ARBEITSANWEISUNGEN ->
1. Schreiben Sie aus der Filmkritik den Abschnitt von „Netflix ist in“ bis „Thriller mit Starbesetzung?“ wortgetreu ab.
2. Was ist laut der Filmkritik gleichbedeutend mit dem Tod?
-------- BEREITGESTELLTER TEXT --------
Bird Box

Filmkritik: Bird Box – Schließe deine Augen

Netflix ist in diesem Jahr apokalyptisch unterwegs. Mit „Bird Box“ erscheint nach „Auslöschung“, „Cargo“ und „How it ends“ schon der vierte Film beim Streaming-Dienst, der sich mit dem möglichen Ende der Menschheit beschäftigt. Diesmal muss Sandra Bullock um ihr Leben kämpfen und dafür auch noch auf den wichtigsten Sinn des Menschen verzichten. Denn Blickkontakt mit dem Feind ist gleichbedeutend mit dem Tod. Wie gut ist der Thriller mit Starbesetzung?
-------- BEREITGESTELLTE ANGABEN --------
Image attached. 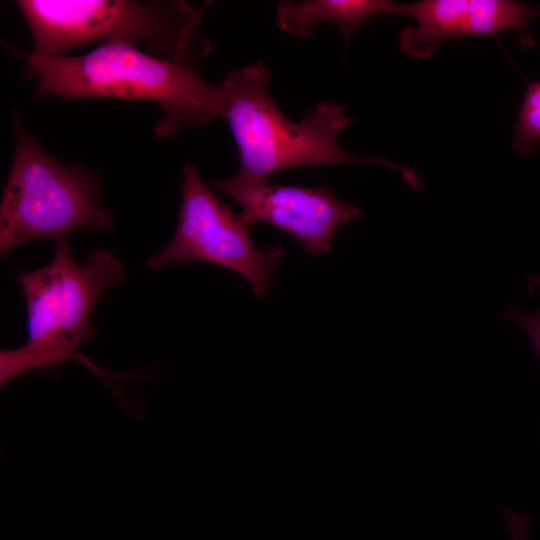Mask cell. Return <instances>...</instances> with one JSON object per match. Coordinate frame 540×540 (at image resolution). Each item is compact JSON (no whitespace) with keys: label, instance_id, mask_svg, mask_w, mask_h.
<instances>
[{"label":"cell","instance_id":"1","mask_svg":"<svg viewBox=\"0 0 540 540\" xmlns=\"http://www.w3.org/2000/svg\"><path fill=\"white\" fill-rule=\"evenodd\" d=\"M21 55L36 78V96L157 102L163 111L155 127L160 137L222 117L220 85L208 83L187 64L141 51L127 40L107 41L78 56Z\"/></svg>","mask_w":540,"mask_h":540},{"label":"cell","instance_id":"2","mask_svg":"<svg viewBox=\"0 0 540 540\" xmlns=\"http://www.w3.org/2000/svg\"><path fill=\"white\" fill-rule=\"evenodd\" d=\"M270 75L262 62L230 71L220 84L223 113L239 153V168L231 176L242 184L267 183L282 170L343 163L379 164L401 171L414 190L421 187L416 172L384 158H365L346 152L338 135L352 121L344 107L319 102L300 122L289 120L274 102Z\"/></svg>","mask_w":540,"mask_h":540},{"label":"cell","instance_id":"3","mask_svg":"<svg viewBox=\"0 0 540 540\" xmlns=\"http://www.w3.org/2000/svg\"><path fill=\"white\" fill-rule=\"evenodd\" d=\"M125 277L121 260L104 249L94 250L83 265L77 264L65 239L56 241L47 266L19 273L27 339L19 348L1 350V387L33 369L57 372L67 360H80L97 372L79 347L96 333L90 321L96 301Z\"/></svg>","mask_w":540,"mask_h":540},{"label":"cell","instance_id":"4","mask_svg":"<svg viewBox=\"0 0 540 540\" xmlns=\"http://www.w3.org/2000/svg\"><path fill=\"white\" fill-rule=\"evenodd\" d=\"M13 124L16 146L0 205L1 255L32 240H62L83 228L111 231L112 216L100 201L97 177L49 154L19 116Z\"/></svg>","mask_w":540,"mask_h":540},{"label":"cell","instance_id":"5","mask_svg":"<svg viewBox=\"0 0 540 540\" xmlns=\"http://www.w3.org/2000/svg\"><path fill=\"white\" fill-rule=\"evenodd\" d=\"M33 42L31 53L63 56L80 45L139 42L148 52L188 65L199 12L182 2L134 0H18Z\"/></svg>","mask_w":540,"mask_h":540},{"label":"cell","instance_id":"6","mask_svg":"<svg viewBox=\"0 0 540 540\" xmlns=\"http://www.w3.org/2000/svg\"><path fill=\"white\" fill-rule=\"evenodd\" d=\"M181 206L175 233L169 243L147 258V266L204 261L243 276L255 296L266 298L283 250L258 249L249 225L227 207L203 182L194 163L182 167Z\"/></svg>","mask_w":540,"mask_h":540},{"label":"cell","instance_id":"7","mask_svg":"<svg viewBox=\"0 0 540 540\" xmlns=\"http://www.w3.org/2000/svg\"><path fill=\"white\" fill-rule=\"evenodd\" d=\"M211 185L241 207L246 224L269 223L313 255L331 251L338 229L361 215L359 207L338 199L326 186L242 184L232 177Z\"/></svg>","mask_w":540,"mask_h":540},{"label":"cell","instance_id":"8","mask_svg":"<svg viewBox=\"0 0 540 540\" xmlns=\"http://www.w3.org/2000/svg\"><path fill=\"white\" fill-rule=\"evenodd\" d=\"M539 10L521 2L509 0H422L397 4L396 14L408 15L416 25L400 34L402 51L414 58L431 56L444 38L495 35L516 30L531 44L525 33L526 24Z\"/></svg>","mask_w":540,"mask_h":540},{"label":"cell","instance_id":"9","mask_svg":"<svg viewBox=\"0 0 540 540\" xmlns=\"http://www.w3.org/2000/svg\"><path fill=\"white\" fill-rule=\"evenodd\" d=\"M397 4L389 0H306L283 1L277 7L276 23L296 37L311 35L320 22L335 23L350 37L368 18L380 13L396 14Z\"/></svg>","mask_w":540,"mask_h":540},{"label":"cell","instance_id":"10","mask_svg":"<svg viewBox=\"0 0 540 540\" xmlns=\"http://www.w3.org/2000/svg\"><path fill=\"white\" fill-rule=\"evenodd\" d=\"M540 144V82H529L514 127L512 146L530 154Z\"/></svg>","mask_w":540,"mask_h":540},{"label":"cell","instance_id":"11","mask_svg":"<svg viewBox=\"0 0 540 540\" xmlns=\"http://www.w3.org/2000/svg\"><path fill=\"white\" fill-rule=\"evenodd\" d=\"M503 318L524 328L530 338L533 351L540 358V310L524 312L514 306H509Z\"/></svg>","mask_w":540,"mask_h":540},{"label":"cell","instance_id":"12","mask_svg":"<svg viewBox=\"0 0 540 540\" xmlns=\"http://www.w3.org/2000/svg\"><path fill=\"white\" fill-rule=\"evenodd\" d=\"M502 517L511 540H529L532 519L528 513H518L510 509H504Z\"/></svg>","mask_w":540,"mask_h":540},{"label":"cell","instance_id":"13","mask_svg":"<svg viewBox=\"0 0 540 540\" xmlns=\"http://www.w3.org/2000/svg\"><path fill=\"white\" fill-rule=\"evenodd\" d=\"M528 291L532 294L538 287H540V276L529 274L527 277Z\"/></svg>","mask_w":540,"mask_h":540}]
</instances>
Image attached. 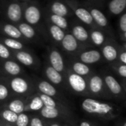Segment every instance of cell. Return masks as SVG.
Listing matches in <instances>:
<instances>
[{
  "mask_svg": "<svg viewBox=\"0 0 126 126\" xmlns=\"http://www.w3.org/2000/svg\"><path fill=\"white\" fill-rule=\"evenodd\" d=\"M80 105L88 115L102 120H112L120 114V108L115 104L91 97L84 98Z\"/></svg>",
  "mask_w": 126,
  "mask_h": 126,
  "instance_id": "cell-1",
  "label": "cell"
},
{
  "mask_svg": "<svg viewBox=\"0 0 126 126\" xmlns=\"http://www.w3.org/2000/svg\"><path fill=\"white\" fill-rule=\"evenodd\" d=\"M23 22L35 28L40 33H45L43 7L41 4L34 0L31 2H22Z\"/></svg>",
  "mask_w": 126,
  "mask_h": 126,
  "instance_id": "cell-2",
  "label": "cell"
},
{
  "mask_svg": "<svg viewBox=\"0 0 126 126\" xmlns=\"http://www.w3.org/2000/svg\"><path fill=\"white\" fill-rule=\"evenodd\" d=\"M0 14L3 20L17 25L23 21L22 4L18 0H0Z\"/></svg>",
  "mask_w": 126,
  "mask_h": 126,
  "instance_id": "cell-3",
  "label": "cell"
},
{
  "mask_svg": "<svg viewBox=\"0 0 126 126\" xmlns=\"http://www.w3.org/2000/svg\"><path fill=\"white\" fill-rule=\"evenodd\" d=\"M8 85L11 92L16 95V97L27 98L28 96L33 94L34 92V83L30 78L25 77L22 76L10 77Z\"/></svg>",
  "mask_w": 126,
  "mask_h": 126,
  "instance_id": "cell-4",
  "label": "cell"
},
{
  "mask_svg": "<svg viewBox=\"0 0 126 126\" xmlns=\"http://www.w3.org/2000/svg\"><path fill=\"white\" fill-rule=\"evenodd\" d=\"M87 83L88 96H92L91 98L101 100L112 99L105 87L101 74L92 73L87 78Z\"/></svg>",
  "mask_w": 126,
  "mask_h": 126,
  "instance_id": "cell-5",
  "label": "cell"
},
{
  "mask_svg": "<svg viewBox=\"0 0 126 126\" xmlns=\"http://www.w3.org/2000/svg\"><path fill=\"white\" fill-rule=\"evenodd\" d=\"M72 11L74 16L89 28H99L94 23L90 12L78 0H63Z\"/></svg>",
--------
ÜBUNGSERGEBNISSE ->
1.
Netflix ist in diesem Jahr apokalyptisch unterwegs. Mit „Bird Box“ erscheint nach „Auslöschung“, „Cargo“ und „How it ends“ schon der vierte Film beim Streaming-Dienst, der sich mit dem möglichen Ende der Menschheit beschäftigt. Diesmal muss Sandra Bullock um ihr Leben kämpfen und dafür auch noch auf den wichtigsten Sinn des Menschen verzichten. Denn Blickkontakt mit dem Feind ist gleichbedeutend mit dem Tod. Wie gut ist der Thriller mit Starbesetzung?

2. Blickkontakt mit dem Feind.